- **INSTRUCTIONS TO FOLLOW**: Return the Math 320 homework sheet word for word, with nothing left out or changed.

- **PASSAGE FOR REVIEW**:
####################
Homework #8, Math 320, Spring 2001
Name:____________________________
Section:____

## Math 320 Homework #8 --- Due 3/23

Include your name, section number, and homework number on every page that
you hand in. Enter ``Section 1'' for the morning class (10-11AM) and
``Section 2'' for Professor Sawyer's class (12-1PM).

Begin the exposition of your work on this page. If more room is needed,
continue on sheets of paper of exactly the same size (8.5 x 11 inches),
lined or not as you wish, but not torn from a spiral notebook. You should
do your initial work and calculations on a separate sheet of paper before
you write up the results to hand in.

1. (Similar to exercise 7.28 on page 313.) A company is concerned about
a machine that fills cans with ground coffee. The machine is tested each
day by weighing all of the cans filled by the machine during the first
hour of production, which is always n=29 cans. The machine is assumed to
be working properly if the sample standard deviation of the weights of
the cans is not too large. The company will repair the machine only if
there is convincing evidence that the standard deviation is greater than
2.6. Otherwise, it is assumed that the standard deviation equals 2.6 and
that the machine is working properly. Assume that the weights of the
coffee cans are normally distributed with the same mean.

(a) State the hypotheses H_{0} and H_{1}.
####################
- **GIVEN INFORMATION**:
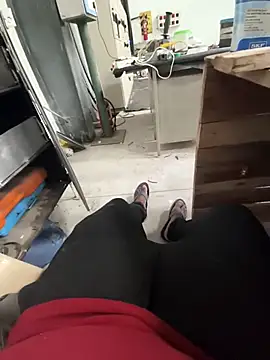 Snapshot of blackyporiki chatting on September 22, 7:43 am blackyporiki online show from September 22, 7:43 am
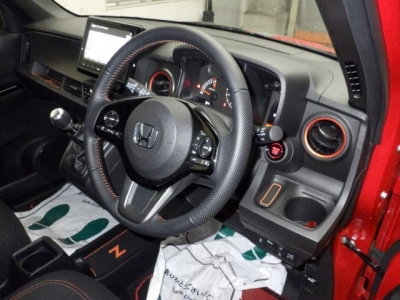 HONDA N-ONE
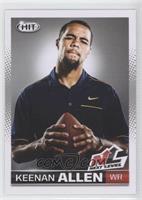 Keenan Allen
####################
- **EXERCISE OUTPUT**:
Homework #8, Math 320, Spring 2001
Name:____________________________
Section:____

## Math 320 Homework #8 --- Due 3/23

Include your name, section number, and homework number on every page that
you hand in. Enter ``Section 1'' for the morning class (10-11AM) and
``Section 2'' for Professor Sawyer's class (12-1PM).

Begin the exposition of your work on this page. If more room is needed,
continue on sheets of paper of exactly the same size (8.5 x 11 inches),
lined or not as you wish, but not torn from a spiral notebook. You should
do your initial work and calculations on a separate sheet of paper before
you write up the results to hand in.

1. (Similar to exercise 7.28 on page 313.) A company is concerned about
a machine that fills cans with ground coffee. The machine is tested each
day by weighing all of the cans filled by the machine during the first
hour of production, which is always n=29 cans. The machine is assumed to
be working properly if the sample standard deviation of the weights of
the cans is not too large. The company will repair the machine only if
there is convincing evidence that the standard deviation is greater than
2.6. Otherwise, it is assumed that the standard deviation equals 2.6 and
that the machine is working properly. Assume that the weights of the
coffee cans are normally distributed with the same mean.

(a) State the hypotheses H_{0} and H_{1}.